▸ **Texte à lire**:

□ □ □ □

Discours de Monsieur Longin Pastusiak, Président du Sénat, lors de la 6e Réunion de l'Association des Sénats européens
du 24 au 26 mai 2004, à Varsovie
L'adhésion à l'Union européenne des dix nouveaux pays, dont la Pologne, est un événement décisif. Nous avons franchi un pas important vers une Europe réellement unie. Ce processus n'est pas encore achevé. De plus en plus rapide et profonde, l'intégration offre plusieurs défis à l'Union européenne et à chacun des Etats membres et ceci dans de nombreux domaines. En font également partie ceux qui touchent aux parlements. Il est nécessaire d'élaborer des dispositions légales, des règles et des procédures visant à faire participer les parlements nationaux aux processus décisionnels qui s'opèrent à l'échelle communautaire.

□ □ □ □

▸ **Extrait des données**:
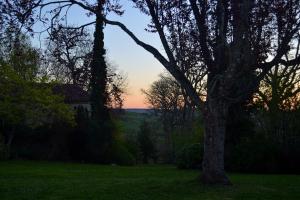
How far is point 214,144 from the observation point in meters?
14.4

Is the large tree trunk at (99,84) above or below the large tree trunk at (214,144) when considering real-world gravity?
Result: above

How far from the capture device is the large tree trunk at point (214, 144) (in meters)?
14.4

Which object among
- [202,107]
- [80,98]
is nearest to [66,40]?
[202,107]

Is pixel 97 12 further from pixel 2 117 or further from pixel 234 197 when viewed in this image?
pixel 2 117

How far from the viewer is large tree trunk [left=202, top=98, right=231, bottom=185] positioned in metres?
14.4

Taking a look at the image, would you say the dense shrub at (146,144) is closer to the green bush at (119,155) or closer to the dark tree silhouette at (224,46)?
the green bush at (119,155)

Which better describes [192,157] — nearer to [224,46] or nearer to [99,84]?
[224,46]

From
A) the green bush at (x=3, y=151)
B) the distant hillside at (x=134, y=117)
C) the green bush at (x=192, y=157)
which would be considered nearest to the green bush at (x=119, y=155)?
the green bush at (x=3, y=151)

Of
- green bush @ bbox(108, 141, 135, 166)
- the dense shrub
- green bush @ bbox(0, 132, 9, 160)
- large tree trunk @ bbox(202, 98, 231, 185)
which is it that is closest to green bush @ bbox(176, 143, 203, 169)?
green bush @ bbox(108, 141, 135, 166)

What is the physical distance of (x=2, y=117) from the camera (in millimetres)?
35281

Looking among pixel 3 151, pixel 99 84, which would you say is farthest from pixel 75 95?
pixel 3 151

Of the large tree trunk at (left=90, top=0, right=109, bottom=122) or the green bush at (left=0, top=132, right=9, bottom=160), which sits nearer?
the green bush at (left=0, top=132, right=9, bottom=160)

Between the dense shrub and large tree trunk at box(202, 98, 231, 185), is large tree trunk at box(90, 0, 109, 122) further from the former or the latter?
large tree trunk at box(202, 98, 231, 185)

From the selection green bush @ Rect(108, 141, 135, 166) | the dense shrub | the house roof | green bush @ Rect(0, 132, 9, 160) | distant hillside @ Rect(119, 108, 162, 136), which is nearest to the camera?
green bush @ Rect(0, 132, 9, 160)
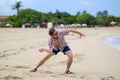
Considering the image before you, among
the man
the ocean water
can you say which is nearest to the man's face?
the man

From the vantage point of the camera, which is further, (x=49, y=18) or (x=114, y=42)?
(x=49, y=18)

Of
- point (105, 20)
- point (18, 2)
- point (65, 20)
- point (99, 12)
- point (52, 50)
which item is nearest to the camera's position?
point (52, 50)

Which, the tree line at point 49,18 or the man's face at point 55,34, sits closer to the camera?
the man's face at point 55,34

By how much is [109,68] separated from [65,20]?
8016 centimetres

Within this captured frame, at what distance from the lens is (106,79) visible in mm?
6434

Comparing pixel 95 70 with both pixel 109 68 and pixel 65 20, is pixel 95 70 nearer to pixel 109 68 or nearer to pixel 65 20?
pixel 109 68

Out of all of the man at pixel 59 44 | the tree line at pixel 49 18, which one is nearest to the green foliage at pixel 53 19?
the tree line at pixel 49 18

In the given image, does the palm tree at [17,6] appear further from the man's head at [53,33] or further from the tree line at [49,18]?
the man's head at [53,33]

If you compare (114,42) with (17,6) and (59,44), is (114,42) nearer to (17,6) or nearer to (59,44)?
(59,44)

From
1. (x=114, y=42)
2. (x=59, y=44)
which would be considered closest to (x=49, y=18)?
(x=114, y=42)

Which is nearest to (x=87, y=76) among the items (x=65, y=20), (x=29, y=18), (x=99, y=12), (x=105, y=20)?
(x=29, y=18)

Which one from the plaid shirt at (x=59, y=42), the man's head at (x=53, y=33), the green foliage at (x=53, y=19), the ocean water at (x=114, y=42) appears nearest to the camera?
the man's head at (x=53, y=33)

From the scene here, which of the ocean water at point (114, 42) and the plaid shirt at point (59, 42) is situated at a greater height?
the plaid shirt at point (59, 42)

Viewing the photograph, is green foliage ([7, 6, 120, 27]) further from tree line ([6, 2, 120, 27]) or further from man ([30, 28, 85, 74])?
man ([30, 28, 85, 74])
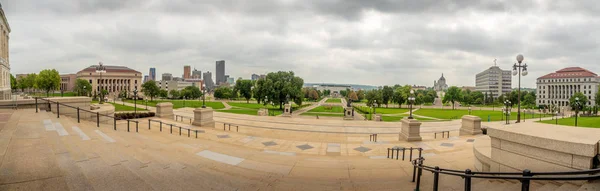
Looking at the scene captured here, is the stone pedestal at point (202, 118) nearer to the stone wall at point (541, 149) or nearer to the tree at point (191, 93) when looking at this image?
the stone wall at point (541, 149)

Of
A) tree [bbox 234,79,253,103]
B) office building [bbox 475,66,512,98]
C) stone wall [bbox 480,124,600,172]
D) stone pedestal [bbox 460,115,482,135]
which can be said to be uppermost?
office building [bbox 475,66,512,98]

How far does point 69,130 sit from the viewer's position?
9.50 m

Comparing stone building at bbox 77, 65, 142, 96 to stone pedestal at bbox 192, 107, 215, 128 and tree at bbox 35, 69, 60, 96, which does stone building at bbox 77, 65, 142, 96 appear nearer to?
tree at bbox 35, 69, 60, 96

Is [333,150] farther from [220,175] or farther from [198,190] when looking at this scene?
[198,190]

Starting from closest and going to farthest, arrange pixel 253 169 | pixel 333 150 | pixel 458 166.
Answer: pixel 253 169, pixel 458 166, pixel 333 150

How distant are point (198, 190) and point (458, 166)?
808 centimetres

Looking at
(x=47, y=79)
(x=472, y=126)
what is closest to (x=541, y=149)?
(x=472, y=126)

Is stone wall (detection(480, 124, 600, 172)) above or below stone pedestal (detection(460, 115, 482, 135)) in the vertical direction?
above

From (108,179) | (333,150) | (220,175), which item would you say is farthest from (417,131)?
(108,179)

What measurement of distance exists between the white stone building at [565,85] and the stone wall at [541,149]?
126733mm

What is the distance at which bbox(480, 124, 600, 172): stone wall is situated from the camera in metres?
4.81

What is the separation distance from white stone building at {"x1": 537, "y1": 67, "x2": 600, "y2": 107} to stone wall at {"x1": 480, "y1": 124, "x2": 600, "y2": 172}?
127m

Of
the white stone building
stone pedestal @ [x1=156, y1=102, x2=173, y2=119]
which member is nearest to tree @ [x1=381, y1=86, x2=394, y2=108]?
the white stone building

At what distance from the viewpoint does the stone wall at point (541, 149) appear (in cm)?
481
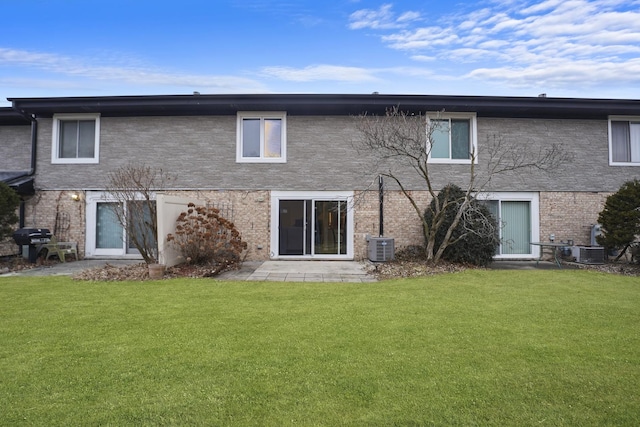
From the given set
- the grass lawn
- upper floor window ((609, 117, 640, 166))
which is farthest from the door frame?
upper floor window ((609, 117, 640, 166))

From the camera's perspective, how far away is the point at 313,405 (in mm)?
2650

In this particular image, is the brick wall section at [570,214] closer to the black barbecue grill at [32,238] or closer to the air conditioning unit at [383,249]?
the air conditioning unit at [383,249]

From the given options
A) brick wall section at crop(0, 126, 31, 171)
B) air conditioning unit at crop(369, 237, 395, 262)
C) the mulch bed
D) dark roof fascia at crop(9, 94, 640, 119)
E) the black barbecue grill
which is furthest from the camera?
brick wall section at crop(0, 126, 31, 171)

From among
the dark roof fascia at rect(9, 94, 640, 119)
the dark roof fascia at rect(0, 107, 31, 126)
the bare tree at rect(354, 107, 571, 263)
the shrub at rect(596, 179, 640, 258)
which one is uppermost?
the dark roof fascia at rect(9, 94, 640, 119)

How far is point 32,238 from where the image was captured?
1005cm

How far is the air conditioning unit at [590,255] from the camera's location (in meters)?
10.3

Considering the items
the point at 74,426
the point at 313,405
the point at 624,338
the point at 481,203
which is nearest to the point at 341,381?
the point at 313,405

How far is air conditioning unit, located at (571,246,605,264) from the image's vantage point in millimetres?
10258

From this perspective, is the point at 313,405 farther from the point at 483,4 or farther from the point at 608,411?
the point at 483,4

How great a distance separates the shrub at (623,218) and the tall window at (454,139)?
4.14 m

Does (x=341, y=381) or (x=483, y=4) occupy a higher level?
(x=483, y=4)

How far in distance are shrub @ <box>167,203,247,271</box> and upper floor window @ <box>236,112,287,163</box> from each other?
287 centimetres

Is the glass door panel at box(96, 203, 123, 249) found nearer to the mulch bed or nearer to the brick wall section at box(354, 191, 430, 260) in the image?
the mulch bed

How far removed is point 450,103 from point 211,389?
10.9m
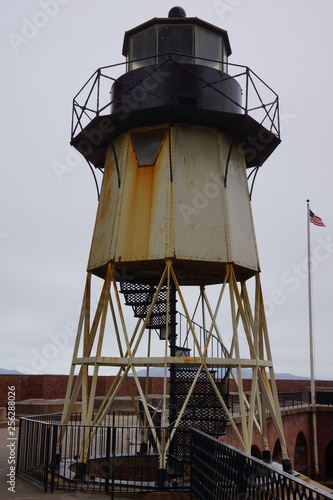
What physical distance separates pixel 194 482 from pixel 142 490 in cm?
149

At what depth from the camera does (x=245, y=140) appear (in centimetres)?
1587

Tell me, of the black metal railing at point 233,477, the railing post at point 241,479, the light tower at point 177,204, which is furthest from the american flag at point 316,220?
the railing post at point 241,479

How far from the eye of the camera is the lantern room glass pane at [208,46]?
15297mm

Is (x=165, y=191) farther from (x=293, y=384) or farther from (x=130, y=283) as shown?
(x=293, y=384)

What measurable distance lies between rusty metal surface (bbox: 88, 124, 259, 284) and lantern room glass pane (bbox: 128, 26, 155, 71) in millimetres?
2375

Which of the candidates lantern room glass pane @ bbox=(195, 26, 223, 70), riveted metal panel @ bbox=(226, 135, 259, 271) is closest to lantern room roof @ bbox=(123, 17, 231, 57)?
lantern room glass pane @ bbox=(195, 26, 223, 70)

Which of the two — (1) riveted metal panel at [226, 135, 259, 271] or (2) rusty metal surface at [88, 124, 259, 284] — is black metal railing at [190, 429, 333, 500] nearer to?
(2) rusty metal surface at [88, 124, 259, 284]

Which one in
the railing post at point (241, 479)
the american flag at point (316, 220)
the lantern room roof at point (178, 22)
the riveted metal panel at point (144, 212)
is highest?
the lantern room roof at point (178, 22)

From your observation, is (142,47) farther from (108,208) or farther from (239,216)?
(239,216)

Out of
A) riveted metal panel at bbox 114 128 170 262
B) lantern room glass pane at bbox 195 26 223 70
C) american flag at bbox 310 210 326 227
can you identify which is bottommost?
riveted metal panel at bbox 114 128 170 262

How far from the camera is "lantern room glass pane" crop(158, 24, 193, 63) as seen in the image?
15.2m

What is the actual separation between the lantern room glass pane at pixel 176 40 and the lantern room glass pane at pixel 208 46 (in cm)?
22

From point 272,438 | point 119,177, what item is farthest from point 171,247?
point 272,438

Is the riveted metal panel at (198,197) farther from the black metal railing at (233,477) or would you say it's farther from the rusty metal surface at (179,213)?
the black metal railing at (233,477)
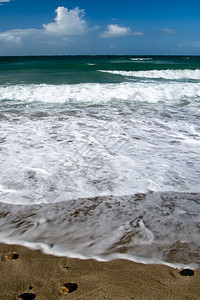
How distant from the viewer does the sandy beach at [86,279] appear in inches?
70.0

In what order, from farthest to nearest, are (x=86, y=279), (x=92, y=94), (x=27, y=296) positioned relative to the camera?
(x=92, y=94) < (x=86, y=279) < (x=27, y=296)

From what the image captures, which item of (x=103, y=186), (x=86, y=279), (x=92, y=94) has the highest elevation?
Result: (x=92, y=94)

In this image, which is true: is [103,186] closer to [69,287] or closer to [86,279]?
[86,279]

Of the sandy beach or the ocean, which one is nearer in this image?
the sandy beach

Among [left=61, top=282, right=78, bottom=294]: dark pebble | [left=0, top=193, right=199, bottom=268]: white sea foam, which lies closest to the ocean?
[left=0, top=193, right=199, bottom=268]: white sea foam

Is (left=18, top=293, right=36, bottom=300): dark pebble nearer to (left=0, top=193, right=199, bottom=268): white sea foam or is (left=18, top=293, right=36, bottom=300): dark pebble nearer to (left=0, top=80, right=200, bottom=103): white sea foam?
(left=0, top=193, right=199, bottom=268): white sea foam

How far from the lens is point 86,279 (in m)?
1.92

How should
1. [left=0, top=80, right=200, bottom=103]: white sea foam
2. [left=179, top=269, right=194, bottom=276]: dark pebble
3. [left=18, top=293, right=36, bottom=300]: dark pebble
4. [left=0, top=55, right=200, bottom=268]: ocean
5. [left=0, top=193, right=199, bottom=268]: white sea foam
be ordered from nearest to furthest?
[left=18, top=293, right=36, bottom=300]: dark pebble
[left=179, top=269, right=194, bottom=276]: dark pebble
[left=0, top=193, right=199, bottom=268]: white sea foam
[left=0, top=55, right=200, bottom=268]: ocean
[left=0, top=80, right=200, bottom=103]: white sea foam

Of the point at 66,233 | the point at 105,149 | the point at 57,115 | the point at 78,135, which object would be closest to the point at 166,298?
the point at 66,233

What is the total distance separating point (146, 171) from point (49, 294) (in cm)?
225

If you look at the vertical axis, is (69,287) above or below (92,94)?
below

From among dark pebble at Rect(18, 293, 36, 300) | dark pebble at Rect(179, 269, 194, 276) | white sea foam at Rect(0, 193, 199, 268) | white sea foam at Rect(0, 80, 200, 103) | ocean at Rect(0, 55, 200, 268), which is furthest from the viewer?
white sea foam at Rect(0, 80, 200, 103)

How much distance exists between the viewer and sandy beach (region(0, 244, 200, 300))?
1777 mm

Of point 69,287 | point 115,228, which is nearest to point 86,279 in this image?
point 69,287
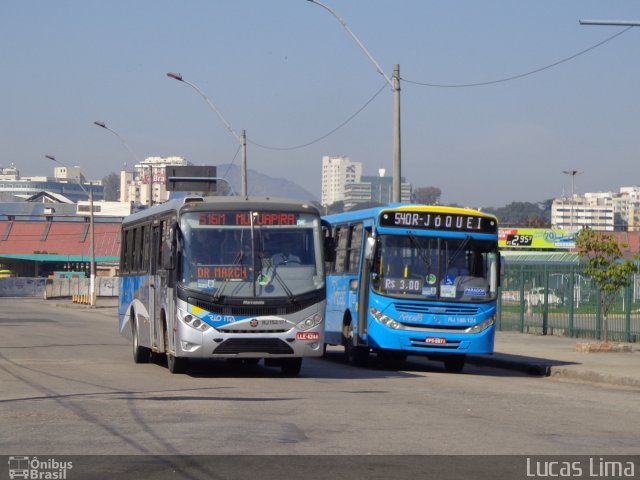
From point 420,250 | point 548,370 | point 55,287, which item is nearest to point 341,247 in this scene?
point 420,250

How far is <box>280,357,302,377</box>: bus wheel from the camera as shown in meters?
17.8

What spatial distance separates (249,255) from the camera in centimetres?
1694

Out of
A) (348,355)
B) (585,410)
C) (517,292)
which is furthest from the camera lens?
(517,292)

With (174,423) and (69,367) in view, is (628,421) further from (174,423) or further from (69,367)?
(69,367)

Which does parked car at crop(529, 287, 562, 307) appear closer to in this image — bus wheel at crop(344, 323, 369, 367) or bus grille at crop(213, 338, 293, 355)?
bus wheel at crop(344, 323, 369, 367)

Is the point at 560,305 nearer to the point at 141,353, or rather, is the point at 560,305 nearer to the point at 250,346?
the point at 141,353

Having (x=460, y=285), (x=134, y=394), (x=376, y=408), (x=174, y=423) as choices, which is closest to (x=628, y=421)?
(x=376, y=408)

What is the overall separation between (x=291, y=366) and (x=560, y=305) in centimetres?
1474

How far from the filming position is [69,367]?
18.9 m

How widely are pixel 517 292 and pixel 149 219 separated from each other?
642 inches

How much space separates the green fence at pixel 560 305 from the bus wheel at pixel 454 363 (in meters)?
7.38

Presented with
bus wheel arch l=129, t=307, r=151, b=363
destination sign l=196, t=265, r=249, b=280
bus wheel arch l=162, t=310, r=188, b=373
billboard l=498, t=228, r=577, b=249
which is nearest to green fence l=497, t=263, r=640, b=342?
bus wheel arch l=129, t=307, r=151, b=363

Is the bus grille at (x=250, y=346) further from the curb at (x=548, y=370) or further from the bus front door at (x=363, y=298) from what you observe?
the curb at (x=548, y=370)

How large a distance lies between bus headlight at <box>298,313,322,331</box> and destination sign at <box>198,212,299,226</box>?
5.12 ft
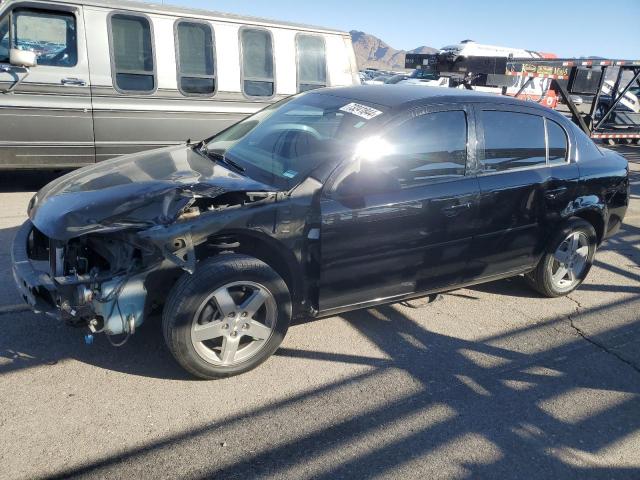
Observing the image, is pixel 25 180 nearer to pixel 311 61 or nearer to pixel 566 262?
pixel 311 61

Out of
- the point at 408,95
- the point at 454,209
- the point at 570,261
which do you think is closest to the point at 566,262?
the point at 570,261

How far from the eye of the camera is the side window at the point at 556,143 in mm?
4250

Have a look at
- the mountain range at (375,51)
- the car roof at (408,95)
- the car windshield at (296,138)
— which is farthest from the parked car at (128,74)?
the mountain range at (375,51)

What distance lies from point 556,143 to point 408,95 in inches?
55.0

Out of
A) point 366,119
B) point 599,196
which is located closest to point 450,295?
point 599,196

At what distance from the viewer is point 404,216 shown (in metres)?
3.45

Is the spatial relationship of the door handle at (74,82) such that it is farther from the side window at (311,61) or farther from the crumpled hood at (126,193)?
the crumpled hood at (126,193)

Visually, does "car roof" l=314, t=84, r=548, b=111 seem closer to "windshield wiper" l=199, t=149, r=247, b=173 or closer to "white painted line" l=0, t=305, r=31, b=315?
"windshield wiper" l=199, t=149, r=247, b=173

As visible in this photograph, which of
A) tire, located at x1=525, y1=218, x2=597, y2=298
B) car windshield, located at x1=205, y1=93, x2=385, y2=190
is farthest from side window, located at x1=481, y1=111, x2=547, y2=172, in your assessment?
car windshield, located at x1=205, y1=93, x2=385, y2=190

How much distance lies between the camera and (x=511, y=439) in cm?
280

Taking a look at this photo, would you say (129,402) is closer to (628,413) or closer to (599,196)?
(628,413)

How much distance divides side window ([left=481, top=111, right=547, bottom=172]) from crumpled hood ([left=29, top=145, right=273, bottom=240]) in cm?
170

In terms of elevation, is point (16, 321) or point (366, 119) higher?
point (366, 119)

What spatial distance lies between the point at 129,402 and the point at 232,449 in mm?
673
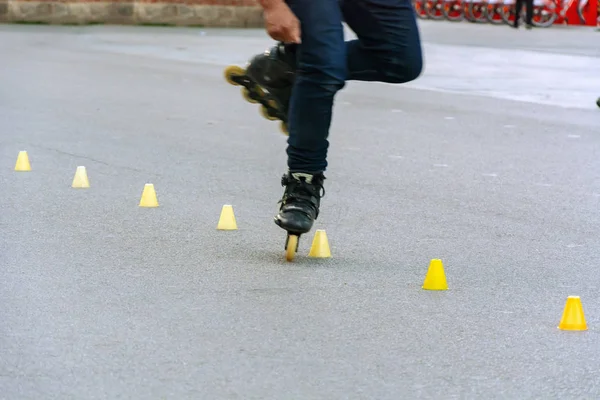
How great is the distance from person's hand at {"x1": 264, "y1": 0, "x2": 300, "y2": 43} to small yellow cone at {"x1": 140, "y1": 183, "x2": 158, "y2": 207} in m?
1.88

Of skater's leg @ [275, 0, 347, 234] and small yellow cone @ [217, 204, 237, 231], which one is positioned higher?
skater's leg @ [275, 0, 347, 234]

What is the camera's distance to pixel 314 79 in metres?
5.17

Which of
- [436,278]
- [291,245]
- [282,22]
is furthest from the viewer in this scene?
[291,245]

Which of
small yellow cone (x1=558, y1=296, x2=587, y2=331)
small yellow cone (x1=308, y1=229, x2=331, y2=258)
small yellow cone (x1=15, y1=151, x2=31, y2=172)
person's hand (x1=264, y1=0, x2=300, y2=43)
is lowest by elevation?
small yellow cone (x1=15, y1=151, x2=31, y2=172)

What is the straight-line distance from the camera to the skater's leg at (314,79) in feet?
16.7

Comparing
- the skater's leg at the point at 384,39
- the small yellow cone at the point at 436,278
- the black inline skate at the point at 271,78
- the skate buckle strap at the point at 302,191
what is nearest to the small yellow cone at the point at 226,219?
the black inline skate at the point at 271,78

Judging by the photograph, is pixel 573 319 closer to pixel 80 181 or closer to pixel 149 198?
pixel 149 198

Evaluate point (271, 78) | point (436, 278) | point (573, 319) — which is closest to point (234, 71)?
point (271, 78)

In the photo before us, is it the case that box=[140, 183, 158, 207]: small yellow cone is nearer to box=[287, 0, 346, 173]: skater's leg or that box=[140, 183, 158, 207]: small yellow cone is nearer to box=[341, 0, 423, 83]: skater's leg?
box=[287, 0, 346, 173]: skater's leg

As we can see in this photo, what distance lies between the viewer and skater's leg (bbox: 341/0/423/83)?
528cm

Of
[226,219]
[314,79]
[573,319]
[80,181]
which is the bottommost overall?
[80,181]

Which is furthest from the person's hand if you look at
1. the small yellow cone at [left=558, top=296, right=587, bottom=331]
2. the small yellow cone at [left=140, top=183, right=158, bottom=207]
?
the small yellow cone at [left=140, top=183, right=158, bottom=207]

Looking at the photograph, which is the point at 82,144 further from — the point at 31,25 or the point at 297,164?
the point at 31,25

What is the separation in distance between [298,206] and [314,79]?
1.56ft
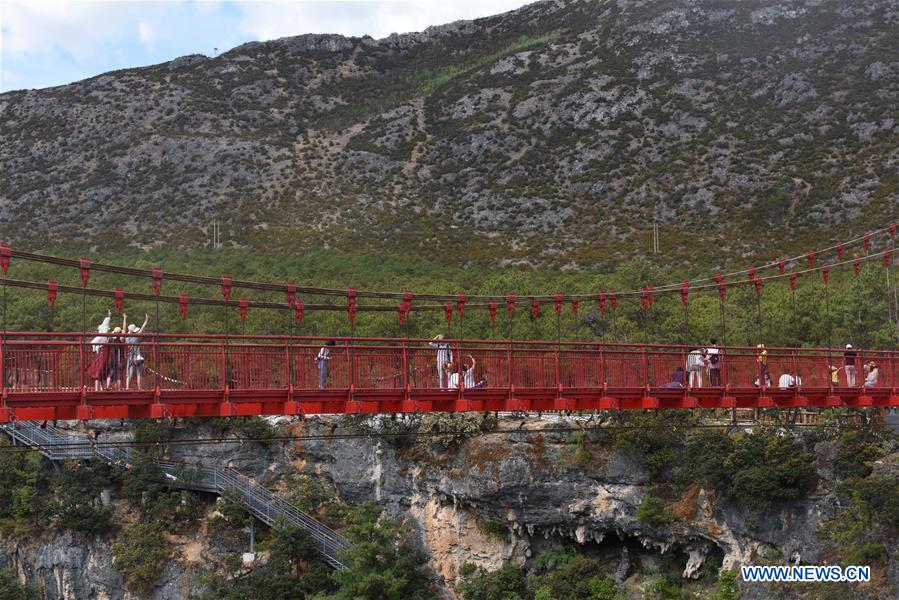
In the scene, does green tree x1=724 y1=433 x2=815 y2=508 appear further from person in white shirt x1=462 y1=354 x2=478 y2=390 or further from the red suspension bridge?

□ □ □ □

Recopiez sans rien changer le passage du discours qui s'ouvre sur les mots « Discours de Monsieur » et se termine par « à l'échelle communautaire. ».

▸ **Réponse rédigée**:
Discours de Monsieur Longin Pastusiak, Président du Sénat, lors de la 6e Réunion de l'Association des Sénats européens
du 24 au 26 mai 2004, à Varsovie
L'adhésion à l'Union européenne des dix nouveaux pays, dont la Pologne, est un événement décisif. Nous avons franchi un pas important vers une Europe réellement unie. Ce processus n'est pas encore achevé. De plus en plus rapide et profonde, l'intégration offre plusieurs défis à l'Union européenne et à chacun des Etats membres et ceci dans de nombreux domaines. En font également partie ceux qui touchent aux parlements. Il est nécessaire d'élaborer des dispositions légales, des règles et des procédures visant à faire participer les parlements nationaux aux processus décisionnels qui s'opèrent à l'échelle communautaire.